Warnings (compilation continues)

Check Description
Undeclared predicate Predicate not in registry or local @declare
Arity mismatch Argument count differs from declaration
Invalid enum value Constant not in enumeration
OWA predicate with negation May cause unsafe permissiveness
Normative rule without @makor Source citations expected

Normative Predicates

These predicates require @makor citation: - forbidden - permitted - safek

Type Check Result

@dataclass
class TypeCheckError:
    message: str
    severity: Literal["error", "warning"]
    predicate: str = ""
    line: int = 0

Enum Value Checking

The type checker dynamically reads enum sorts from the registry:

# base.yaml
enumerations:
  madrega_type:
    - d_oraita
    - d_rabanan
    - minhag
    - chumra

If @madrega(invalid_value) is used, an error is generated.

Stage 4: Emitter

Location: mistaber/dsl/compiler/emitter.py

The emitter generates ASP code from the validated AST, adding metadata and safety measures.

Output Structure

% World: base
% Rule ID: r_basar_bechalav_issur

rule(r_basar_bechalav_issur).
scope(r_basar_bechalav_issur, base).
makor(r_basar_bechalav_issur, sa("YD:87:1")).
madrega(r_basar_bechalav_issur, d_oraita).

food(beef).
food_type(beef, beheima).

%!trace_rule {"r_basar_bechalav_issur: action on food is forbidden"}
forbidden(W, achiila, M, ctx_normal) :- mixture_is_basar_bechalav(M).

xclingo2 Trace Annotations

For explainability, the emitter adds trace annotations that xclingo2 uses to generate human-readable explanations:

%!trace_rule {"r_basar_bechalav: action on food is forbidden"}

Security: Injection Prevention

The emitter sanitizes all arguments to prevent ASP code injection:

DANGEROUS_CHARS = {';', '\n', '\r', '%', '.', ':-', '#'}

def _sanitize_argument(arg: str) -> str:
    """Reject arguments containing dangerous characters."""
    for char in [';', '\n', '\r', '%', '#']:
        if char in arg:
            raise EmitterError(f"Invalid character '{char}'")
    # Additional checks for :- and standalone .

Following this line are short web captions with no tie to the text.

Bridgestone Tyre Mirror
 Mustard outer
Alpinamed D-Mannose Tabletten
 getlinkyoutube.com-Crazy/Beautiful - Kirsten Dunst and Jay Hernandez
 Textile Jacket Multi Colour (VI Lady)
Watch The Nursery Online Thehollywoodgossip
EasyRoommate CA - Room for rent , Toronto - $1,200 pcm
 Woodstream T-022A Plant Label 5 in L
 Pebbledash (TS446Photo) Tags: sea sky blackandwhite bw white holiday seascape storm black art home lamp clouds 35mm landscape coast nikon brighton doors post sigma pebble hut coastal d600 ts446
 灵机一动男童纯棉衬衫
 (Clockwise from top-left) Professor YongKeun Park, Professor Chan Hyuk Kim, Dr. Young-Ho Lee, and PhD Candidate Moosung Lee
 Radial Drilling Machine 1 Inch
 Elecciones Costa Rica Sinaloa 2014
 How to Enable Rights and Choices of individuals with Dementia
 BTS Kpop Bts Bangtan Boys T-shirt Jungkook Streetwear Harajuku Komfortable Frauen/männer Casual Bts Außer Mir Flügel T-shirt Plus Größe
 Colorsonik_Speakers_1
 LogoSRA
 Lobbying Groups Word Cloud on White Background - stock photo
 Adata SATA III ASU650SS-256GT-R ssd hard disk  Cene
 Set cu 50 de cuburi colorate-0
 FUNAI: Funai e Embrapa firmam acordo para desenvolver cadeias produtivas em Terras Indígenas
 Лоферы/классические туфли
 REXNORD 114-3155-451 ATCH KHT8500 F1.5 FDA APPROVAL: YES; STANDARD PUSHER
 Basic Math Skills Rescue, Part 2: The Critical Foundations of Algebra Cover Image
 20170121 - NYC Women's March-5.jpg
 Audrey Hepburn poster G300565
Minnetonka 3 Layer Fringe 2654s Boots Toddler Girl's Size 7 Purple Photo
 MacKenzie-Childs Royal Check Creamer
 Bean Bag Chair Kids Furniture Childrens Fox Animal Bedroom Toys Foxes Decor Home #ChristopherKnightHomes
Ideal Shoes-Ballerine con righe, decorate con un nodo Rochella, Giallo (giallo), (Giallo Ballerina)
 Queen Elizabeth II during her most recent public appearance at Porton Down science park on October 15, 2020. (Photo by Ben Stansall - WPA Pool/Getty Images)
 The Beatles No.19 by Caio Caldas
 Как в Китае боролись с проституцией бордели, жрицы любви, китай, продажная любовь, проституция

This prevents attacks like:

% Attempted injection
is_food("evil). secret(leak".  % Would inject malicious code

Identifier Validation

Identifiers (predicates, worlds, rule IDs) must: - Start with lowercase letter or underscore - Not contain: ;, \n, \r, %, #, ., :, (, )

Facade: compile_hll()

Location: mistaber/dsl/compiler/compiler.py

The compile_hll() function orchestrates the per-file pipeline:

def compile_hll(source: str, return_warnings: bool = False) -> str:
    """
    Pipeline: Parse → Normalize → TypeCheck → Emit

    Raises:
        CompileError: On parse, normalization, type, or emission errors
    """
    # 1. Parse
    parser = HLLParser()
    ast = parser.parse(source)

    # 2. Normalize (MUST be before type checking)
    normalizer = Normalizer()
    normalized_ast = normalizer.normalize(ast)

    # 3. Type check
    checker = TypeChecker()
    errors = checker.check(normalized_ast)

    # 4. Handle errors/warnings
    hard_errors = [e for e in errors if e.severity == "error"]
    if hard_errors:
        raise CompileError(...)

    # 5. Emit
    emitter = ASPEmitter()
    asp = emitter.emit(normalized_ast)

    return asp

Pipeline Order Rationale

Normalize → TypeCheck (not TypeCheck → Normalize)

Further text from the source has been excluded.